- Starring: Derek Acorah
- Country of origin: United Kingdom
- Original language: English
- No. of series: 3
- No. of episodes: 24 (65 inc. Revealed, Live, Live Early Doors, Live Revealed, Compilation episodes)

Production
- Producer: Ruggie Media
- Running time: 60 minutes (with commercials)

Original release
- Network: LivingTV
- Release: 7 November 2005 – 28 November 2006

= Derek Acorah's Ghost Towns =

Derek Acorah's Ghost Towns is a paranormal reality television series which features noted Medium Derek Acorah as he visits towns in the UK to investigate hauntings. The team would travel in the "Ghost Town Van" and would allow townsfolk to tell the team about their encounters with hauntings in their home town. During the investigation, Derek would visit a random house and give the owner a psychic reading this was "Doorstep Divination." The show aired from 7 November 2005 until 28 November 2006.

==Series guide==

===Series one===
The first series aired every Monday night at 9pm on LivingTV between 7 November and 12 December. The show was hosted by Danniella Westbrook and Angus Purden. After each episode aired, a "behind the scenes" show "Ghost Towns Revealed" aired which followed the team as they filmed the episode.
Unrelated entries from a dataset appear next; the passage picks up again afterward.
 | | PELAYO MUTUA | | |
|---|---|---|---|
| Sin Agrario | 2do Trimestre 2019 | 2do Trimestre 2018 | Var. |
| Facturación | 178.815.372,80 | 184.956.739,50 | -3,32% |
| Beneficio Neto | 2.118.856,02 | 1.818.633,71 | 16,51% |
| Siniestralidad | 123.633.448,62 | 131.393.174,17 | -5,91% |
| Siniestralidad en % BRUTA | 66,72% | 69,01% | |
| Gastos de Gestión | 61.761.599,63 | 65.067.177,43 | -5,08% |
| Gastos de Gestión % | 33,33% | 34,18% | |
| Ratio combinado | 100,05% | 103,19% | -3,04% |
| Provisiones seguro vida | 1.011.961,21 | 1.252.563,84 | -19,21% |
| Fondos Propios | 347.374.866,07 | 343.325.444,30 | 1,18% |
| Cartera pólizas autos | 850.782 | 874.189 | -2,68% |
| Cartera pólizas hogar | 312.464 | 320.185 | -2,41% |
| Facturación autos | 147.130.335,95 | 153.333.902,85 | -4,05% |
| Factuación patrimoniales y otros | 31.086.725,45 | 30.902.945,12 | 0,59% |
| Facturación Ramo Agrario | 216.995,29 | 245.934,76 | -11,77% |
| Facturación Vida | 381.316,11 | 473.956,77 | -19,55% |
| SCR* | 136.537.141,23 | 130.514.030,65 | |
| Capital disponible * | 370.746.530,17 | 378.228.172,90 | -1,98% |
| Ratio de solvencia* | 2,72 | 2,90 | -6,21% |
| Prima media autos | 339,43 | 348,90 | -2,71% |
1. Faversham (7 November 2005)
2. Shrewsbury (14 November 2005)
3. Maidstone (21 November 2005)
4. Northampton (28 November 2005)
5. Bedford (5 December 2005)
6. Royston (12 December 2005)

===Series two===
The second series aired every Tuesday night at 9pm on LivingTV between 31 January 2006 and 4 April 2006. Once again, Danniella Westbrook and Angus Purden joined Derek on the show.
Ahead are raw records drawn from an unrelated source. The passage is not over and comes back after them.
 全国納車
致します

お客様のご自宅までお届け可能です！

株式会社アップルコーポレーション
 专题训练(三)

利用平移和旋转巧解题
1. Stafford (31 January 2006)
2. Blackpool (7 February 2006)
3. Ely (14 February 2006)
4. Oswestry (21 February 2006)
5. Canterbury (28 February 2006)
6. Lowestoft (7 March 2006)
7. Salisbury (14 March 2006)
8. Hull (21 January 2006)
9. Lincoln (28 March 2006)
10. Devizes (4 April 2006)

===Series Three===
The show returned for a third series at the end of 2006. It aired every Tuesday night from 3 October 2006 until 28 November 2006. This series featured a "new look" for the show as there were new opening titles and new presenters. Myleene Klass and Rhodri Owen presented this series. This was the last series of Ghost Towns to air.
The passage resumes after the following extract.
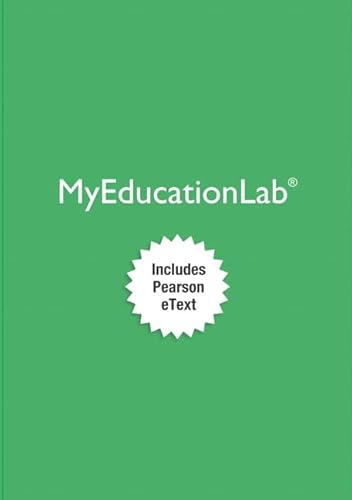 MyEducationLab®

Includes Pearson eText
1. Swansea (3 October 2006)
2. Chester (10 October 2006)
3. Stirling (17 October 2006)
4. Worcester (24 October 2006)
5. Dorchester (7 November 2006)
6. Guildford (14 November 2006)
7. Glasgow (21 November 2006)
8. Greenwich (28 November 2006)

==Live==
In early 2006, Ghost Towns broadcast two live events. The events would each last for three nights from 9pm until midnight. The studio host for the show was Liz Bonnin. Danniella Westbrook was unable to take part in the first live event and was replaced by Emmerdale actress Nicola Wheeler. Angus Purden was present for both live events and Danniella Westbrook returned for the second live event. Two companion shows aired during the live events. "Early Doors" aired 1 hour before the investigation began which featured interviews with the team. "Revealed" allowed viewers to call into the studio to discuss the nights events. This show aired for 1 hour after the live event.

Episodes

- York
  - Night One (27 January 2006)
  - Night Two (28 January 2006)
  - Night Three (29 January 2006)
- Halifax
  - Night One (10 March 2006)
  - Night Two (11 March 2006)
  - Night Three (12 March 2006)

===Ending===
Although the series still had good ratings and a fourth series was planned for 2007, Acorah announced plans to take a break from the show to focus on a large scale UK Tour demonstrating his mediumship. Once his tour finished he returned to television and LivingTV with Paranormal Egypt instead of a fourth series of Ghost Towns.

==DVD==
All three series of Derek Acorah's Ghost Towns are available on DVD.